Just as the spin of a coin may mean loss or gain in some trumpery dispute or game of the hour, in like manner, apparently, are the graver issues of life or death determined at times. It is not so, we know. Behind the triviality on which men fasten with amazement as the governing factor in events there lies an inscrutable purpose. Yet, to those watching the destruction of the splendid vessel, there was little evidence of other than a blind fury in the fashion of her undoing.

The hoarse words had scarce left Brand's lips before a third wave, higher and more truculent than its predecessors, sprang right over the lost ship and smothered her in an avalanche of water. No doubt this monster swept away some of the officers and crew. It was impossible to be certain of aught save the one thing—that the steamer would surely break up before their eyes. The wind, now blowing in fierce gusts, the sea, rising each minute, the clouds of spray chasing each other in eerie flights through space, the grinding, incessant, utterly overwhelming noise of the reef, made all sights and sounds indefinite, nebulous, almost fantastic.

But when the giant billow receded, leaving the ship like a dark rock in the midst of innumerable cascades, the catastrophe took place which Brand would have foreseen were his thoughts less tumultuous. With the support of the sea withdrawn from half its length the huge hull must either slip back into deep water or break in two. The slender steel shell of an ocean liner is not constructed to resist the law of gravity acting on full five thousand tons. So the solid-looking colossus cracked like a carrot, and the after part fell back into the watery chasm, there to be swallowed instantly, amidst a turmoil which happily drowned the despairing shrieks of far more than half of those on board.

Constance and Enid screamed bitterly in their woe, but again they were saved from utter collapse by the exigencies of the moment.
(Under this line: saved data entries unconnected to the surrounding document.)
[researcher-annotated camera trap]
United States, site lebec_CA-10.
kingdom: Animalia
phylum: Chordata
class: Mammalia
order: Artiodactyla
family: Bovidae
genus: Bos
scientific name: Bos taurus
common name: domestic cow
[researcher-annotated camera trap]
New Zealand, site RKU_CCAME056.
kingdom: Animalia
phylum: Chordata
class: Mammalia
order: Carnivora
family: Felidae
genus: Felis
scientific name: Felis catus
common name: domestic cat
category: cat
Brand, who expected to see the remainder of the ship blown up by the inrushing of the sea to the furnaces, dragged them forcibly below the level of the protecting balustrade.

Yet nothing of the sort took place. A vast cloud of steam rushed upwards, but it was dissipated by the next breath of the gale. This incident told the lighthouse-keeper much. The vessel had been disabled so long that her skilful commander, finding the motive power of no further avail, and certain that his ship must be driven ashore, had ordered the fires to be drawn and the steam to be exhausted from all boilers except one. Therefore, her shaft was broken, reasoned Brand. Probably the accident had occurred during the height of the hurricane, and her steering gear, of little use without the driving force of the engines to help, might have been disabled at the same time.

When the horror-stricken watchers looked again at the wreck the forward part had shifted its position. It was now lying broadside on to the seas, and the lofty foremast thrust its truck to within a few feet of them.

They were spared one ghastly scene which must surely have bereft the girls of their senses. The majority of the first-class passengers had gathered in the saloon. Some clung like limpets to the main gangway. A number, mostly men, crowded together in the drawing-room on the promenade deck. Farther than this they could not go, as the companion hatchways had been locked by the officer of the watch, the decks being quite impassable.